Simmer the eggs for 5-10 minutes, covering them with foil to speed up the cooking process if you wish.  The egg whites should be set, but the yolks should still be runny.

Serves two

Notes:
-The original recipe (paired down to serve two people) calls for 1 tbsp harissa and ½ tsp ground cumin and is served with labneh, which is a thickened yogurt made from cow’s and sheep’s milk.  

-I didn't have tomato paste (which is what the original recipe called for) but I did have some tomato sauce that I made earlier in the week.  And I figured that would work just fine.  It did.
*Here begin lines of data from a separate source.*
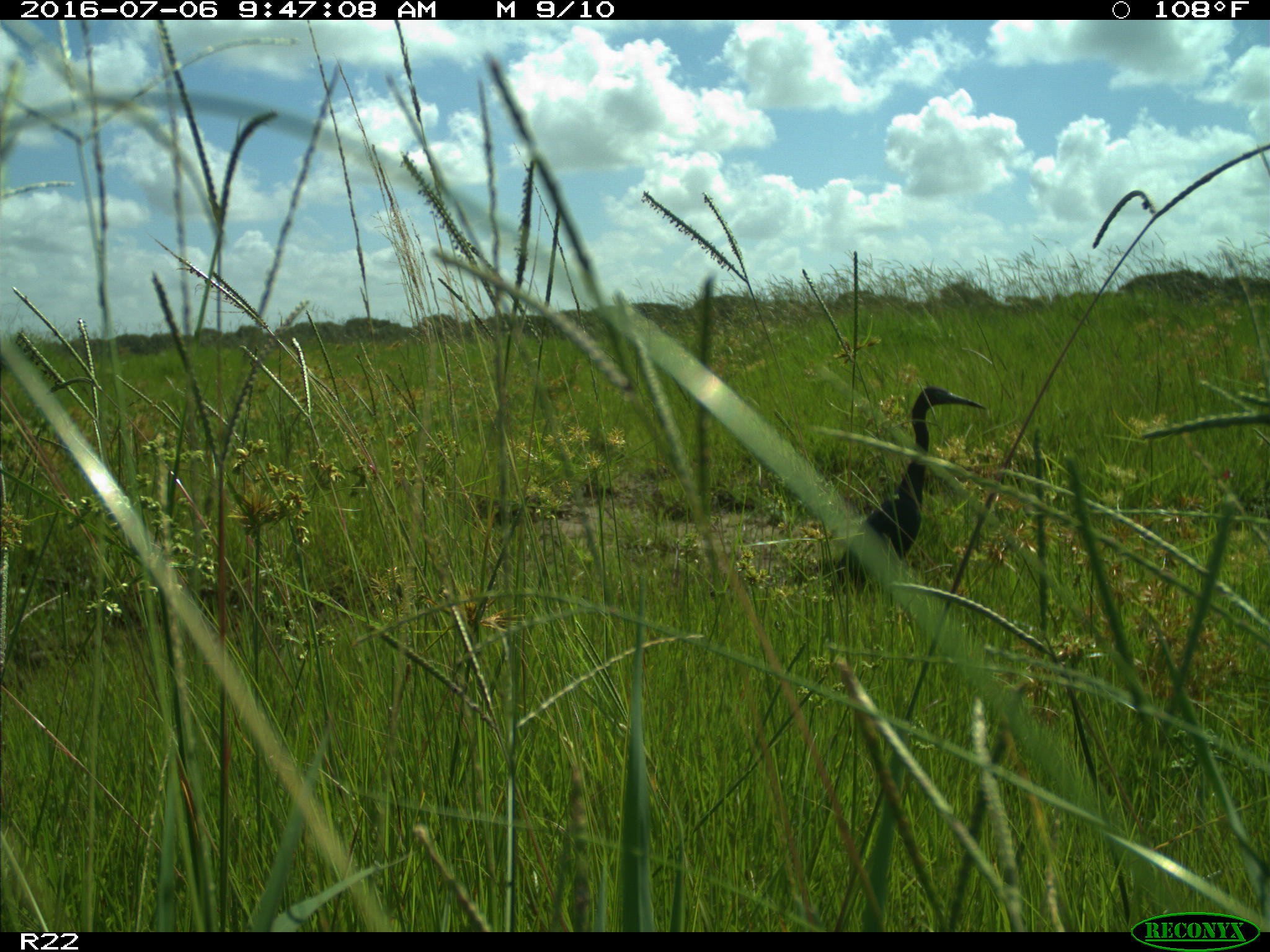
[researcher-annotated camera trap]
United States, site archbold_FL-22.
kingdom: Animalia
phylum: Chordata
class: Aves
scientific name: Aves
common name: birds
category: unidentified bird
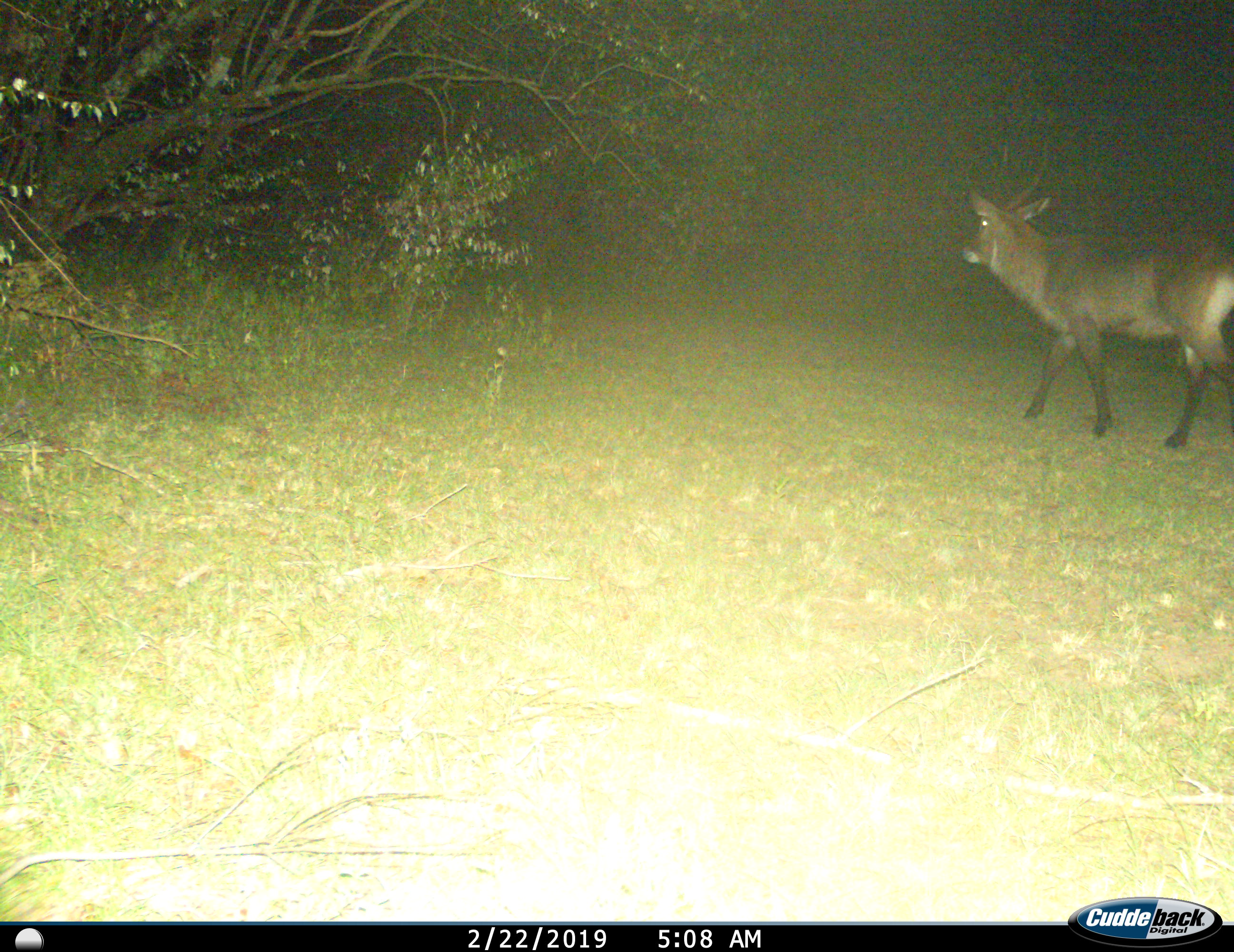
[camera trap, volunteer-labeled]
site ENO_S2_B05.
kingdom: Animalia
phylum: Chordata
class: Mammalia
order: Artiodactyla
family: Bovidae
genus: Kobus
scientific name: Kobus ellipsiprymnus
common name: waterbuck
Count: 1.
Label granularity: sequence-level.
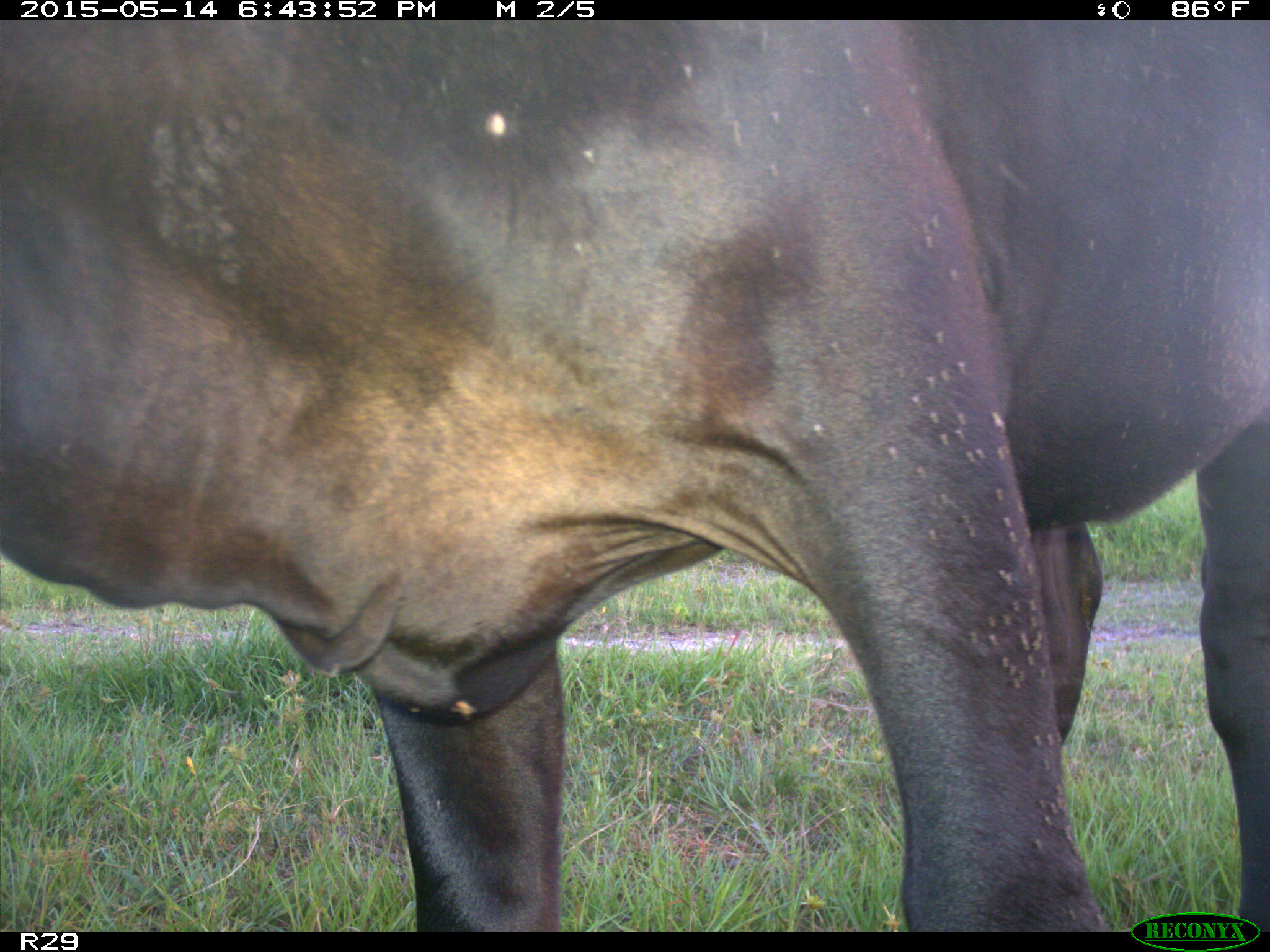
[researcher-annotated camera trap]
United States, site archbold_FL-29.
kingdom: Animalia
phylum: Chordata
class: Mammalia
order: Artiodactyla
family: Bovidae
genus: Bos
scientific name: Bos taurus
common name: domestic cow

-If you don’t have a Fresno chili you could substitute a serrano or jalapeño. 

-This would be wonderful with some fresh bread.  (The dish was gone before I could get some.)

-I ended up covering the eggs with foil, which is why there is a slight whitening to them.



7 comments:

  1. That looks gorgeous. Isn't there a shakshuka recipe in Plenty too? This looks like the sort of dish of which you could make countless wonderful and slightly different variations. I'm not in the habit of making leisurely breakfasts on the weekends, but I'll have friends visiting later this month. This looks like a sure bet!

    ReplyDelete
  2. Hi Emily! It's Jenny from penn state - I recently rediscovered your blog and LOVE that you posted about this. We have four chickens (and fresh eggs every day!) so I'm always looking for different egg recipes. I followed the Saveur recipe for dinner one night and it was amazing. Soooo satisfying and simple. I like the yolks runny like you show them but Tim preferred the yolks just set. I like that you can customize for preference.

    Happy new year!

    ReplyDelete
  3. I spent the weekend cooking from Plenty! I feel like I need to get through Plenty before I can start with Jerusalem. But it is sitting patiently on my shelf :) Looks delicious.

    ReplyDelete
  4. I also got that cookbook for christmas! I can't decide what to make first (a common problem, apparently) but I think these eggs are a definite candidate. :)

    ReplyDelete
  5. Katie-I do believe there is a shakshuka recipe in Plenty (though I don't have it yet ... I say "yet" because it's clearly a necessity.) ;)

    Jenny-Great to hear from you! And I'm quite jealous re: your egg situation. I imagine this would make a perfect dinner too. So glad you stopped by to say hello: happy 2013!

    Katie-We've talked about this. Definitely an obsession. Can't wait to haer about your Jerusalem adventures.

    Eileen-Thrilled you also have the cookbook ... the community is a flutter with their recipes. (And for good reason.) Happy cooking!

    ReplyDelete
  6. This looks so comforting -- delicious -- and simple to make. I love it!

    ReplyDelete
  7. Megan- It was: I can't wait to make it again!